In [1]:
import tensorflow as tf

In [2]:
print(tf.__version__)

1.13.1


In [3]:
x = tf.Variable(3, name = "x")
y = tf.Variable(4, name = "y")
f = x*x*y + y + 2

Instructions for updating:
Colocations handled automatically by placer.


In [4]:
session = tf.Session()
session.run(x.initializer)
session.run(y.initializer)
result = session.run(f)
print(result)
session.close()

42


In [5]:
with tf.Session() as session:
    x.initializer.run()
    y.initializer.run()
    result = f.eval()
    print(result)

42


In [6]:
init = tf.global_variables_initializer()

with tf.Session() as session:
    init.run()
    result = f.eval()
    print(result)

42


In [7]:
session = tf.InteractiveSession()
init.run()
result = f.eval()
print(result)
session.close()

42


In [8]:
x1 = tf.Variable(1)

In [9]:
x1.graph

<tensorflow.python.framework.ops.Graph at 0x1b53c7d6ba8>

In [10]:
x2 = tf.Variable(2)

In [11]:
x2.graph

<tensorflow.python.framework.ops.Graph at 0x1b53c7d6ba8>

In [12]:
graph = tf.Graph()
with graph.as_default():
    x2 = tf.Variable(2)

In [13]:
x2.graph

<tensorflow.python.framework.ops.Graph at 0x1b53c80ee10>

In [14]:
x2.graph is tf.get_default_graph()

False

In [15]:
tf.reset_default_graph()

In [16]:
w = tf.constant(3)
x = w + 2
y = x + 5
z = x * 3

In [17]:
with tf.Session() as session:
    print(y.eval()) #10
    print(z.eval()) #15

10
15


In [18]:
# evaluate w and x once
with tf.Session() as session:
    y_val, z_val = session.run([y, z])
    print(y_val) # 10
    print(z_val) # 15

10
15


In [19]:
import numpy as np
from sklearn.datasets import fetch_california_housing

housing = fetch_california_housing()
m, n = housing.data.shape
housing_data_plus_bias = np.c_[np.ones((m, 1)), housing.data]

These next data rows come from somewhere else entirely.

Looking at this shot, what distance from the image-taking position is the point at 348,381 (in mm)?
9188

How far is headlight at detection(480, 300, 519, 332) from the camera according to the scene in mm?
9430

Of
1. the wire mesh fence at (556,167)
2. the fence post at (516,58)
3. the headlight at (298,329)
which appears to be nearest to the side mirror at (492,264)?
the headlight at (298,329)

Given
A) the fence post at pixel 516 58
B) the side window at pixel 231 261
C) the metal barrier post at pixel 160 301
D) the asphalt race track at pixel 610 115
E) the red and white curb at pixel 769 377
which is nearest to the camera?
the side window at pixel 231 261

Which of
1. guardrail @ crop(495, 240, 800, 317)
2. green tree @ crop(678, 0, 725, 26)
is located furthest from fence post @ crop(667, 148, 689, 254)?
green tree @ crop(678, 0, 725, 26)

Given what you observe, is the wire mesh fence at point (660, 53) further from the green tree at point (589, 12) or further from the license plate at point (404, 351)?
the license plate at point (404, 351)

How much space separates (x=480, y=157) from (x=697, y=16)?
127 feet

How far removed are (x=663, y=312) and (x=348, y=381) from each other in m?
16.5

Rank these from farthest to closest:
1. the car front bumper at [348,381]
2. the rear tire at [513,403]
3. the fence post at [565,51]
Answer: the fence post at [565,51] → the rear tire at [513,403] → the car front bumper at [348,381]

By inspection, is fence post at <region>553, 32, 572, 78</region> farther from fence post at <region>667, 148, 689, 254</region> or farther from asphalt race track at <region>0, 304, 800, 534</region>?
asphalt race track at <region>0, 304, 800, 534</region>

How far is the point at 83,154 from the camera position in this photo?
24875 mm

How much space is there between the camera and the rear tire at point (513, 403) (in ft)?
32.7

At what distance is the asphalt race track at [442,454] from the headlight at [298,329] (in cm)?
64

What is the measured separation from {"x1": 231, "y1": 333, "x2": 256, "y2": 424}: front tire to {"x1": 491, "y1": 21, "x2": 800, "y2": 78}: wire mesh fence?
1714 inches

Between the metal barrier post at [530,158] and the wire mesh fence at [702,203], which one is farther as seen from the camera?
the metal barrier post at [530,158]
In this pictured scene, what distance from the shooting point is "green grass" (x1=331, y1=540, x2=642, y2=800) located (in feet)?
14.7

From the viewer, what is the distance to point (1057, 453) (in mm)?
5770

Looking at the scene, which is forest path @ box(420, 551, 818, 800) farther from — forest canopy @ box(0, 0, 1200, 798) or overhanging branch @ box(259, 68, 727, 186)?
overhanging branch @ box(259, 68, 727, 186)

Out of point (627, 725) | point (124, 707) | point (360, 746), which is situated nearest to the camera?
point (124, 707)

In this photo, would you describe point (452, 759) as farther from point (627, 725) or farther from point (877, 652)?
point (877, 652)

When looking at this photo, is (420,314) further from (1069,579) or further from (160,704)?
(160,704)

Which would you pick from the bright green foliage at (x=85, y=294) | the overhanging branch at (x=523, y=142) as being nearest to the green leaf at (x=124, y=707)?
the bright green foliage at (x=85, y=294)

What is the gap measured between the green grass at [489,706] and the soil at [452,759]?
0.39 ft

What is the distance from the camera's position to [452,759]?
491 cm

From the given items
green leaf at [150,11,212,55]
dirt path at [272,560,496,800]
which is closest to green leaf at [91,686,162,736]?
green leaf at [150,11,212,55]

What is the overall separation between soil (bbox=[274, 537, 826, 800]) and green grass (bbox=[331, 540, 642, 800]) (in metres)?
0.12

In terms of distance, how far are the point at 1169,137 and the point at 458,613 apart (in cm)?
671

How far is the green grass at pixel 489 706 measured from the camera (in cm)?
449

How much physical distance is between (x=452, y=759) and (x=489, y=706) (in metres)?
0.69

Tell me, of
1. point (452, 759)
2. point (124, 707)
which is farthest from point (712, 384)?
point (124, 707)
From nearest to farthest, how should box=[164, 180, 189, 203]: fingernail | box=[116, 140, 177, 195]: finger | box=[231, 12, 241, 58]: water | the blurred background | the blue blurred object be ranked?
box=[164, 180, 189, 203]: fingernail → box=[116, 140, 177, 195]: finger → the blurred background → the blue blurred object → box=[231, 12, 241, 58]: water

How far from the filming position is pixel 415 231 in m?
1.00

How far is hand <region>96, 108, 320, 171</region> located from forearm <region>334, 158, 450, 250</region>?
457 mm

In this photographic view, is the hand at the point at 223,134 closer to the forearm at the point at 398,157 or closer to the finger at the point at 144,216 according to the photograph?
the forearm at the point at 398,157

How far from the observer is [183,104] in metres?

X = tf.constant(housing_data_plus_bias, dtype = tf.float32, name = "X")
y = tf.constant(housing.target.reshape(-1, 1), dtype = tf.float32, name = "y")
XT = tf.transpose(X)
theta = tf.matmul(tf.matmul(tf.matrix_inverse(tf.matmul(XT, X)), XT), y) # theta = (XT * X)^(-1) * XT * y

with tf.Session() as session:
    theta_value = theta.eval()

In [20]:
theta_value

array([[-3.6959320e+01],
       [ 4.3698898e-01],
       [ 9.4245886e-03],
       [-1.0791138e-01],
       [ 6.4842808e-01],
       [-3.9986235e-06],
       [-3.7866351e-03],
       [-4.2142656e-01],
       [-4.3467718e-01]], dtype=float32)

In [21]:
from sklearn.preprocessing import StandardScaler

n_epochs = 1000
learning_rate = 0.01

standard_scaler = StandardScaler()
scaled_housing_data_plus_bias = standard_scaler.fit_transform(housing_data_plus_bias)

In [22]:
%%time
X = tf.constant(scaled_housing_data_plus_bias, dtype = tf.float32, name = "X")
y = tf.constant(housing.target.reshape(-1, 1), dtype = tf.float32, name = "y")
theta = tf.Variable(tf.random_uniform([n + 1, 1], -1.0, 1.0), name = "theta")
y_pred = tf.matmul(X, theta, name = "predictions")
error = y_pred - y
mse = tf.reduce_mean(tf.square(error), name = "mse")
gradients = 2 / m * tf.matmul(tf.transpose(X), error)
training_op = tf.assign(theta, theta - learning_rate * gradients)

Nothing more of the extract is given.